Friday, December 11, 2009

on the setting of goals

Last week, my friend Bonnie wrote a post on impaired executive function, which focused on her knowing what her goals are but needing to figure out how to get herself to focus on them on a day-to-day level. We had a lot of back-and-forth in chat about setting long-term goals and how we translate that to actually working on them. I tossed off a comment about having monthly goals and drawing weekly goals from them, and then I realized that I don't, not usually.

Here's the way this year has gone:
  • I came up with a short list of goals.

  • I created a spreadsheet, with different writing areas as rows and months as columns, and plugged the anticipated work into slots, thus giving myself monthly targets. (I also marked off August as vacation time, though the actual vacation was mid-July to mid-August.) Some things got put on the spreadsheet that were not in my goals, such as "post to Random Walks T/Th."

  • Every week, on the Daily Page & Word Count forum at Forward Motion for Writers, I would post a list of things I planned to work on that week -- including paying work, family events, and writing primarily determined by deadline. (Yes, the "Daily" forum is generally used on a week-by-week basis, with daily posting of progress. It's the way it has evolved.)

  • At the end of each month, I looked at how I was doing compared to my initial annual goals. I also created an updated worksheet in the spreadsheet, showing what was actually accomplished through that month and changes to the plan coming up. Some things (such as the aforementioned blog posts) got carried over, even though I wasn't doing them.

Now, a few years back, I read David Allen's Getting Things Done. I implemented part of it (I'd never heard of a tickler file before, but it's been great for getting bills paid, as long as I'm good at checking it.), tried part of it (the brain dump of projects took too long . . . ), and said, "Are you out of your mind? I don't have time for that!" to other parts (the weekly review).

It dawned on me this week that I already do a weekly review. Every week, I sit down and figure out how I did on my goals for that week and write down what I plan to work on for the next week. I just don't implement it fully. I don't look at my monthly or annual goals to see what I should be working on if I want to get to where I want to go. I also don't look at the "Someday/Maybe" list to see whether there's something I should be adding in because it fits where I am at the moment.

Next Action (Okay, not really, but it's more GTD-speak than "now on my to-do list"): Review the section on weekly reviews in the GTD book and start implementing it more fully in my week.

Of course, this doesn't address Bonnie's original question. I've got a week's worth of things to work on (some from this week include crit for Myrrdin, write on Jim Bob or Sundered Sword or both, work on short stories) and no really good way to get myself to sit down and do any one of them at a given time. (And on weeks like this, broken up by family and personal illness, little inclination to do any of them.)

I do try, of course. Some things are dictated by deadline -- a lot of my paying work, for example.
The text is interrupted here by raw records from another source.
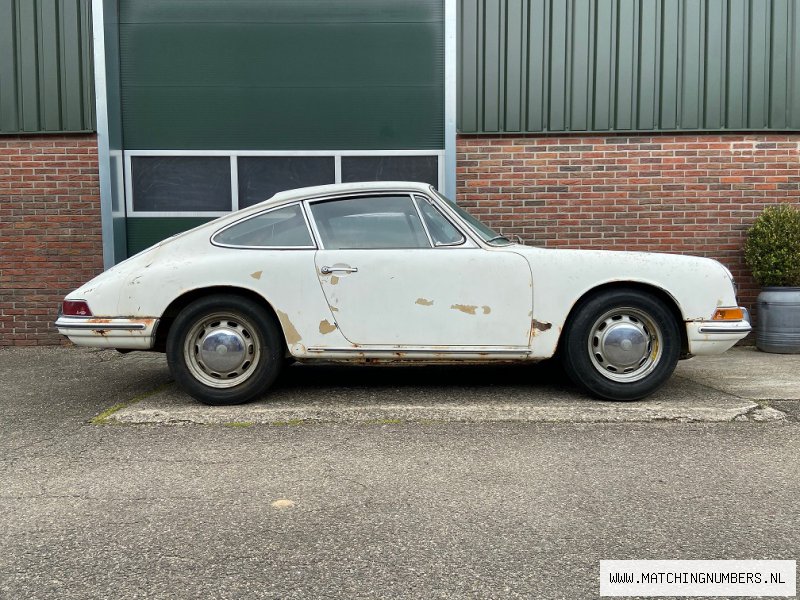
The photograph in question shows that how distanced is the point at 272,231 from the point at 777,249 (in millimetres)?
5366

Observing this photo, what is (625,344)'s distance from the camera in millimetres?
4742

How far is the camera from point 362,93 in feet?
26.9

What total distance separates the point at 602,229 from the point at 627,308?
3.49 meters

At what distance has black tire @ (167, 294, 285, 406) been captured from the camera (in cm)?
476

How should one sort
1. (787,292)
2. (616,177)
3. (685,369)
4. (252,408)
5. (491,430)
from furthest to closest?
(616,177)
(787,292)
(685,369)
(252,408)
(491,430)

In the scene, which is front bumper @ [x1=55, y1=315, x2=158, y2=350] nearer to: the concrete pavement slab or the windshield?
the windshield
Some things I find go best if I consistently do a bit each day -- such as when I'm doing a crit -- I like to do enough each day to immerse myself in the story, but not so much that I'm not getting my own work done. I find about 30 pages a day is a good target (not that I did that this week).

So, in addition to working on that weekly review, which should help me break long-term goals down into more manageable chunks, I may be experimenting with weekly-to-daily translations during this next year as well. Check back for further updates.